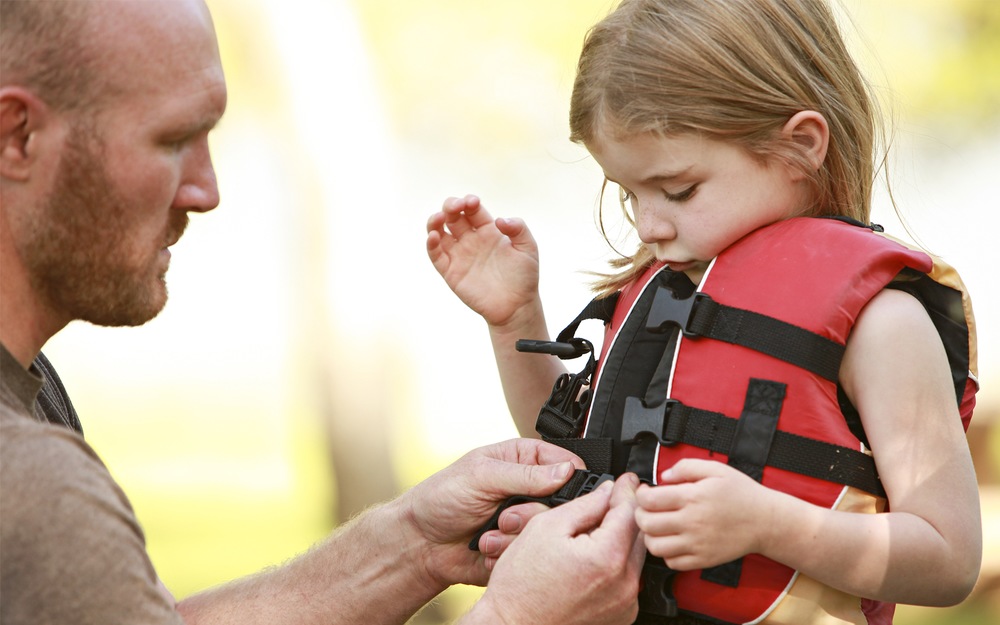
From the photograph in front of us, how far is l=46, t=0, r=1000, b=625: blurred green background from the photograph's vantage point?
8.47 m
+ + + + +
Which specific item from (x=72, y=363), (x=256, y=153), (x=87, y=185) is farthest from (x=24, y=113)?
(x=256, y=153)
+ + + + +
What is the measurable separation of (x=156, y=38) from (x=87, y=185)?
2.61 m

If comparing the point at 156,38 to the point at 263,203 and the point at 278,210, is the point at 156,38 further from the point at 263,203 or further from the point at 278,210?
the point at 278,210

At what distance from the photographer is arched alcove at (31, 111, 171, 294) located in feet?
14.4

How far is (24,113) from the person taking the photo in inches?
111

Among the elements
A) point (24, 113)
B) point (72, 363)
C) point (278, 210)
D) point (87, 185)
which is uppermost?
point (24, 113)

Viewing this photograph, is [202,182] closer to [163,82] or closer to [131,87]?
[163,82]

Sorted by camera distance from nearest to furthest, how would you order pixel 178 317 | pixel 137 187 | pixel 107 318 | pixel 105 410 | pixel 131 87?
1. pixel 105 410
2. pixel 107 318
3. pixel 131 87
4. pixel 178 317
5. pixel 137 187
+ + + + +
What is expected -
Rewrite the part that opens with the line containing "Sorted by camera" and closes with the line containing "5. pixel 137 187", putting "farthest" in place of "furthest" and leaving all else unchanged.

Exercise result -
Sorted by camera distance from nearest to farthest, how would you order pixel 178 317 | pixel 137 187 | pixel 107 318 | pixel 105 410 | pixel 131 87?
1. pixel 105 410
2. pixel 107 318
3. pixel 131 87
4. pixel 178 317
5. pixel 137 187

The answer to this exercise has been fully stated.